TriebstecklingeEinfach
Frühjahr oder Spätsommer · Mehrere Wochen zum Bewurzeln
Der einfachste Weg, mehr Drachenbäume heranzuziehen, ist aus Stecklingen, die im Frühjahr oder Spätsommer genommen werden. Du kannst einen Spitzensteckling oder ein Stück kahlen Stamm verwenden, und auch die Basaltriebe zu bewurzeln klappt schön. Stell den Steckling in frische Mischung und gib ihm mehrere Wochen zum Bewurzeln, bevor er sich wirklich einlebt.
AbmoosenMittel
Frühjahr oder Sommer · Mehrere Wochen
Das Abmoosen verlangt eine Spur mehr Geduld und eignet sich für einen hohen, kahlen Stamm, in den du lieber nicht blind schneiden möchtest.

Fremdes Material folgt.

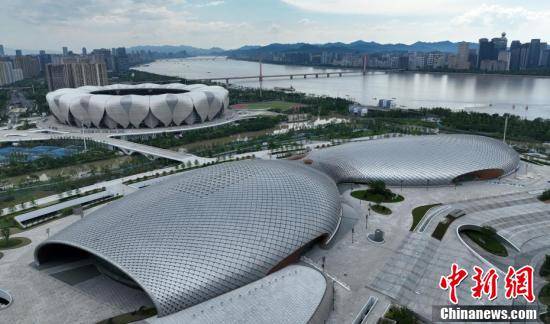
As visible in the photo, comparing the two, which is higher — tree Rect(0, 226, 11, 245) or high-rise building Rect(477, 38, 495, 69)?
high-rise building Rect(477, 38, 495, 69)

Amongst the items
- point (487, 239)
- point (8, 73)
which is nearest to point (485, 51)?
point (487, 239)

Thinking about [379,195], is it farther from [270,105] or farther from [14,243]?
[270,105]

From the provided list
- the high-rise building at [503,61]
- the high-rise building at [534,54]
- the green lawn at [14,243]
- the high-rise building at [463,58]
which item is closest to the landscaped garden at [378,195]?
the green lawn at [14,243]

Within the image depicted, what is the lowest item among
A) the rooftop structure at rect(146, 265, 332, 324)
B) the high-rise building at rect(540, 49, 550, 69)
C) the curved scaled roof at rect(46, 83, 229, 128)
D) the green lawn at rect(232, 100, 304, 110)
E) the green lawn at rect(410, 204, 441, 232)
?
the green lawn at rect(410, 204, 441, 232)

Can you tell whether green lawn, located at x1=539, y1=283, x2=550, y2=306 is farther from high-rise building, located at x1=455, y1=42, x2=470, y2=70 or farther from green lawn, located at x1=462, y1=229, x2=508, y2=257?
high-rise building, located at x1=455, y1=42, x2=470, y2=70

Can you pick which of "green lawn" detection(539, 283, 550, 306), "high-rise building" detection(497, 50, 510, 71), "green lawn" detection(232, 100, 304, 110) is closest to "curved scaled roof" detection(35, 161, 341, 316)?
"green lawn" detection(539, 283, 550, 306)

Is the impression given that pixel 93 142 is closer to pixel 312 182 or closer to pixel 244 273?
pixel 312 182
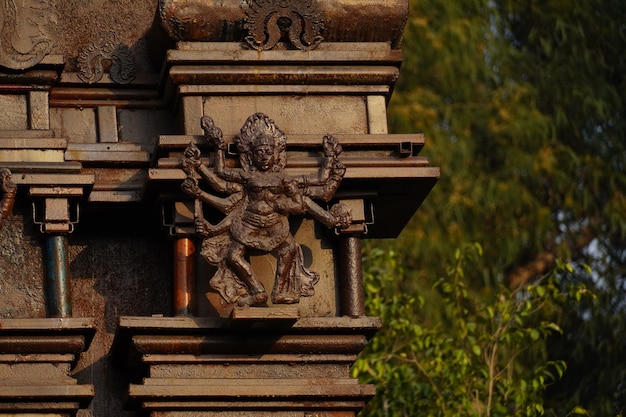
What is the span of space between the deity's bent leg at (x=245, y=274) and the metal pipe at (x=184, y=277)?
0.36 m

Verwunde den Stamm, umwickle ihn, und über mehrere Wochen im Frühjahr oder Sommer bilden sich direkt am Stamm Wurzeln, bevor du die bewurzelte Spitze abtrennst und eintopfst.
Mythen
Ein Drachenbaum schrubbt die flüchtigen organischen Verbindungen aus der Luft deines Zimmers.
Eine Übersichtsarbeit von Cummings und Waring aus dem Jahr 2020 zu Kammerstudien ergab, dass getopfte Pflanzen bei jeder Dichte, die ein Zuhause haben würde, nichts Messbares für die Raumluftqualität tun. Eine einzelne Pflanze reinigt so wenig Luft, dass du irgendwo zwischen 10 und 1.000 Pflanzen pro Quadratmeter bräuchtest, um dem gleichzukommen, was gewöhnliche Lüftung ohnehin schafft. Behalte sie, weil sie dir Freude bringt, nicht um das Zimmer zu schrubben.
Diese braunen Drachenbaum-Spitzen kommen von Oxalat, genau der Verbrennung, für die Aronstabgewächse bekannt sind.
Dracaena fragrans gehört zur Familie der Asparagaceae, und die Verbindung, die sie giftig macht, sind Saponine, nicht das Calciumoxalat, das Aronstabgewächse tragen. Diese braunen Spitzen kommen fast immer von einer Empfindlichkeit gegenüber Fluorid und Salzen oder von trockener Luft, nicht von Oxalat, sauberes Wasser ist also die Antwort und nicht irgendetwas gegen Oxalat.